Explore the advanced function of Pravega Flink Connector Table API

At Flink Forward Asia 2020, our team shared the topic "Past, Present and Future of Pravega Flink Connector", introducing the process of Pravega Flink Connector FLIP-95 Table API from zero to one, enabling Pravega stream to be compatible with Flink table API After linking and mutual conversion, users can use simple SQL statements to query and write data in Pravega stream. More than a year has passed, and we have also made some advanced functions on the basis of promoting the integration of flow meters, further enriching the usage scenarios and simplifying the difficulty of use. Next, this article takes Catalog API integration and Debezium support for these two new functions as examples, and takes you to deeply explore the technical details of these advanced functions.

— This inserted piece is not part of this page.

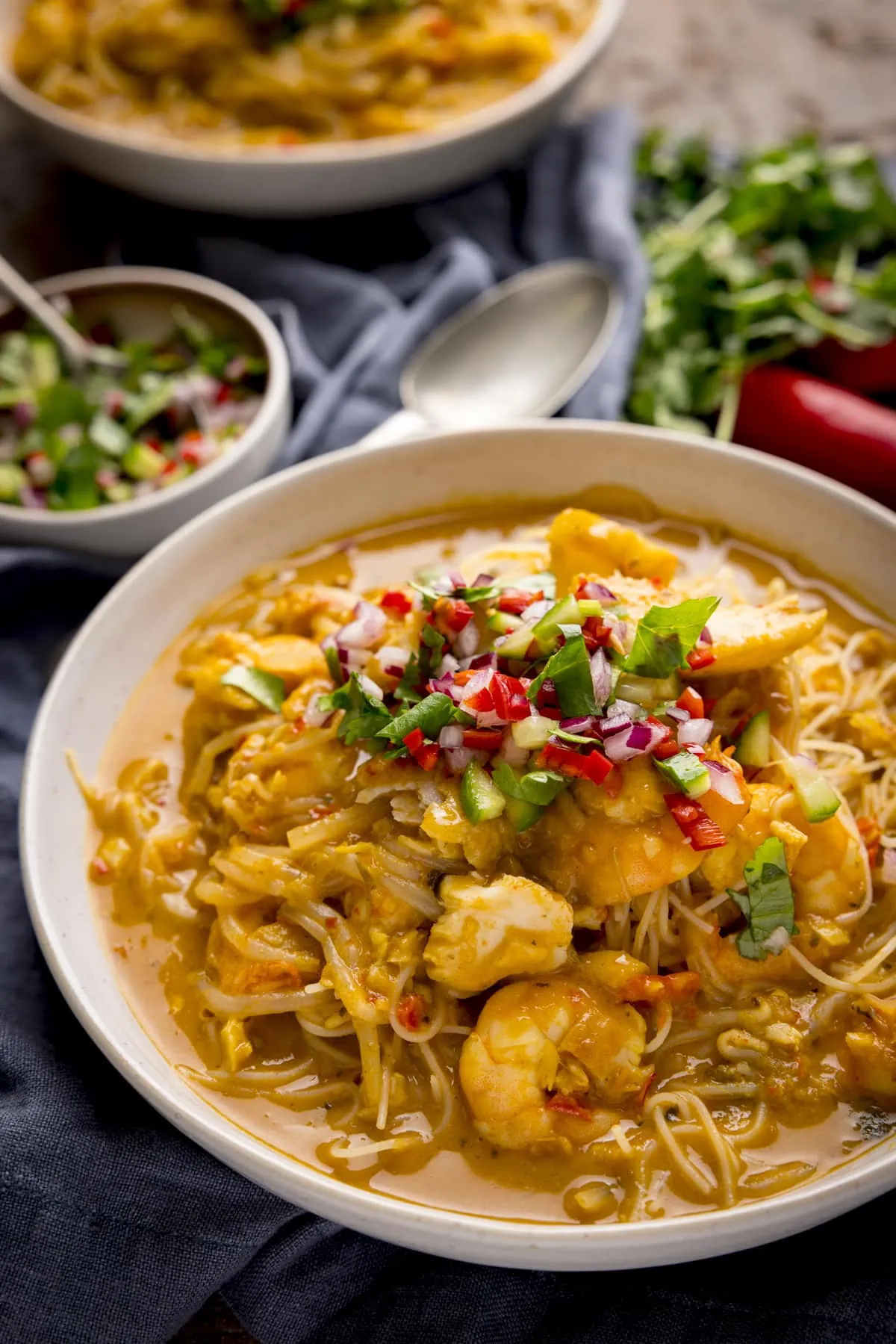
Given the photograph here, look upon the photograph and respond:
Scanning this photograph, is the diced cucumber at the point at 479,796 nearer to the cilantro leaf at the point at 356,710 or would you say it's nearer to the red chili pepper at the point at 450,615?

1. Introduction to Pravega Schema Registry project

Pravega Schema Registry, which is also a new feature launched by the Pravega ecological community in 2020, similar to Confluent Schema Registry and AWS Glue, is a general solution for storing and managing data schema structures using Pravega. Relying on the Pravega Schema Registry function, the Catalog API can be implemented in the connector to realize the function of the Pravega catalog. Users can use Flink to directly access data with SQL without rewriting the table creation DDL of CREATE TABLE to establish a connection with Pravega stream.

1. Project motivation

The serialized raw binary data is stored in the Pravega stream, which requires both the reader and the writer to have a consensus on the schema of the written data. This is easy to solve when the data and development scale is small, but when the scale of the load continues to expand with business growth, facing the situation of reading and writing of thousands of streams and multiple development departments collaborating with each other, It is more difficult. This requires the components of Pravega Schema Registry to complete the guarantee of schema consistency.

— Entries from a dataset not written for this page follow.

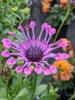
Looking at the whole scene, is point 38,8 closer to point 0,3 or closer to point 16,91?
point 0,3

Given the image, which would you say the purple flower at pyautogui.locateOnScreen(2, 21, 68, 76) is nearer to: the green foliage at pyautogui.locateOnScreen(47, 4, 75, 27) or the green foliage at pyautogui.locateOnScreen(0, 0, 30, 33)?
the green foliage at pyautogui.locateOnScreen(0, 0, 30, 33)

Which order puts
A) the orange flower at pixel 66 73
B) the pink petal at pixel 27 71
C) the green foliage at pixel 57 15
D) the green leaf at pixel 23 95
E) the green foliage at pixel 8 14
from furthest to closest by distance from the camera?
the green foliage at pixel 57 15 < the orange flower at pixel 66 73 < the green foliage at pixel 8 14 < the green leaf at pixel 23 95 < the pink petal at pixel 27 71

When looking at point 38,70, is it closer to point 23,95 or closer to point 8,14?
point 23,95

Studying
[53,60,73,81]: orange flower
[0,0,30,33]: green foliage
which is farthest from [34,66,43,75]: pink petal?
[53,60,73,81]: orange flower

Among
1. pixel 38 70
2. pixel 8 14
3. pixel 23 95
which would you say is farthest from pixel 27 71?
pixel 8 14

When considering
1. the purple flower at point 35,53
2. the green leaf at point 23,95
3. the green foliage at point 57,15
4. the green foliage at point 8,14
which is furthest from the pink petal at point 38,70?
the green foliage at point 57,15

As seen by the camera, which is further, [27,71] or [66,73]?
[66,73]

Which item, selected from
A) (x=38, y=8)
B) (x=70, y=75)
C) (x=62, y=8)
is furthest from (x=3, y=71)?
(x=38, y=8)

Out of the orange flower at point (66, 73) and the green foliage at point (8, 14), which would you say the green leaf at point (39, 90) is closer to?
the green foliage at point (8, 14)
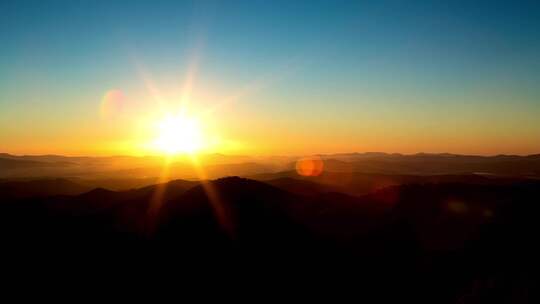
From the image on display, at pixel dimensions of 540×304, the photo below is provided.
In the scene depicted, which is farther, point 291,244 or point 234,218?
point 234,218

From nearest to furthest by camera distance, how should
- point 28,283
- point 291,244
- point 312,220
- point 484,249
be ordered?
point 28,283 → point 484,249 → point 291,244 → point 312,220

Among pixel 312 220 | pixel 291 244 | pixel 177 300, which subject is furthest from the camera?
pixel 312 220

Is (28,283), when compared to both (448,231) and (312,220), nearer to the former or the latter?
(312,220)

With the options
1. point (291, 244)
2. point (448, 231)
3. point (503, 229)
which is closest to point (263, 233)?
point (291, 244)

As shown in the figure above, when the writer writes an event, the reader must use the same schema to deserialize such an event in order to obtain accurate data from the binary. Some sensitive information may even be further encrypted and encoded on the basis of metadata.

We need to have a centralized schema metadata for Pravega's stream, including the storage of encoding format, which can be written and defined by the writer, and then all readers can read it to obtain the structure and reflection of the data. Sequence method to reach a schema consensus.

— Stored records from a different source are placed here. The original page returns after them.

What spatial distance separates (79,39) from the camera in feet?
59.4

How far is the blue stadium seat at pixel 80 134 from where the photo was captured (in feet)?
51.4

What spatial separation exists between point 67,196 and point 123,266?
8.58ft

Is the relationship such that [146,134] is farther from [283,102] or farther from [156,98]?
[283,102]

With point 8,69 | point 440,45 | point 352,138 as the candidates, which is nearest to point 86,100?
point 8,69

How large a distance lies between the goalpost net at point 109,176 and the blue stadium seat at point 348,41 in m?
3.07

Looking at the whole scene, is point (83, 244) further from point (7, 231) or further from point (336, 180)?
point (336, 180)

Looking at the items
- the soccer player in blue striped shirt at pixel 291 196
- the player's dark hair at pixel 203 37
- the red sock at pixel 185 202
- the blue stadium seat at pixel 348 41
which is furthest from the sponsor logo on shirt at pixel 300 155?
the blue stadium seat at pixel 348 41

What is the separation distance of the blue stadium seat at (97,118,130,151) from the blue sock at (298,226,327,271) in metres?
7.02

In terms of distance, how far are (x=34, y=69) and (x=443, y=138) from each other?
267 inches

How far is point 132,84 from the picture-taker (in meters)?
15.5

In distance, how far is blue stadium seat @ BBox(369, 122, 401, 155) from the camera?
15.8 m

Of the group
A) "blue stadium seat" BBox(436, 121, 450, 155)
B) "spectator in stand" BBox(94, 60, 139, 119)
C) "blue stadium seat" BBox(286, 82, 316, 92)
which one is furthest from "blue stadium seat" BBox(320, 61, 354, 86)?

We also hope that the storage of this kind of metadata does not depend on an additional component. It is best to use Pravega itself, which not only saves the cost of operation and maintenance, but also takes advantage of the efficient and persistent storage features of Pravega itself.

Furthermore, a very common business scenario is schema changes. In the same stream, as the business expands, the written semi-structured data may introduce new or change some fields to support more business processes and jobs. This also has corresponding compatibility configurations in many format standards, such as Avro. Specifically, when another writer writes the data of the new schema, we not only need to ensure that the original online reader can continue to work, but also support the reading of data for the newly added reader that needs to use the new field. Therefore, the existence of the Pravega Schema Registry is best to ensure that there is no need to wait until the reader actually tries to deserialize to know the change, but to configure format compatibility at the write end, and to do some intervention when registering a new schema, just It is possible to perform some management of reading and writing client applications more quickly.

2. Project introduction
Based on some of these motivations, we developed a project like Pravega Schema Registry.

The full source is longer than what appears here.